• [Instructions to follow]
Each line of the material must be repeated precisely, with the pictures left out.

• [Data block]
Start of Block

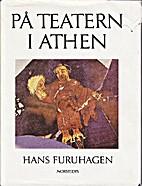 På teatern i Athen by Hans Furuhagen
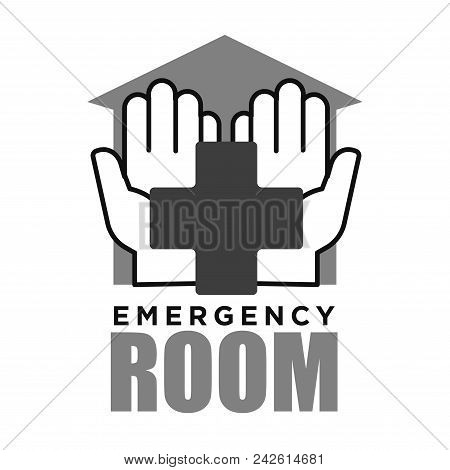 Emergency Room Medical Vector Logo Of Cross In Helping Hands For Hospital Or First Aid Ambulance Ser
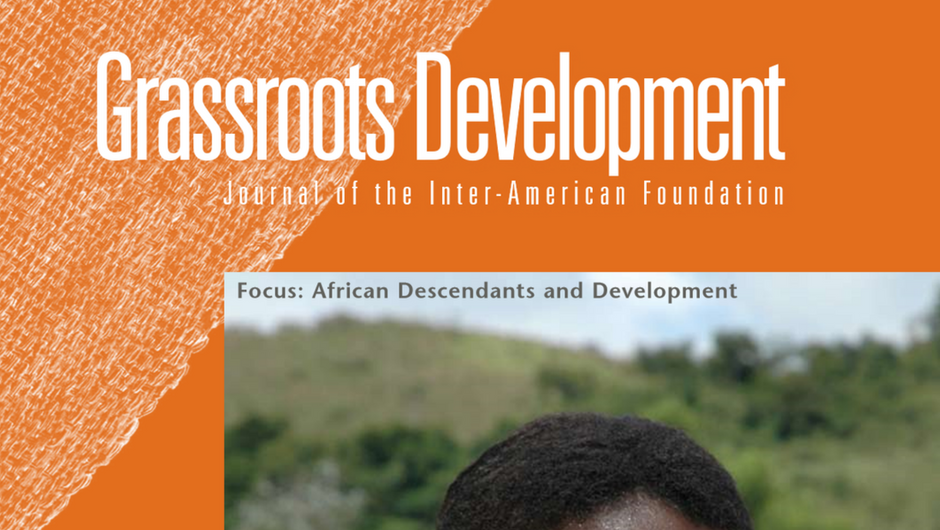 Cropped image of the cover of the Inter-American Foundation's 2007 Grassroots Development JournaL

End of Block

• [Answer section]
 På teatern i Athen by Hans Furuhagen
 Emergency Room Medical Vector Logo Of Cross In Helping Hands For Hospital Or First Aid Ambulance Ser
 Cropped image of the cover of the Inter-American Foundation's 2007 Grassroots Development JournaL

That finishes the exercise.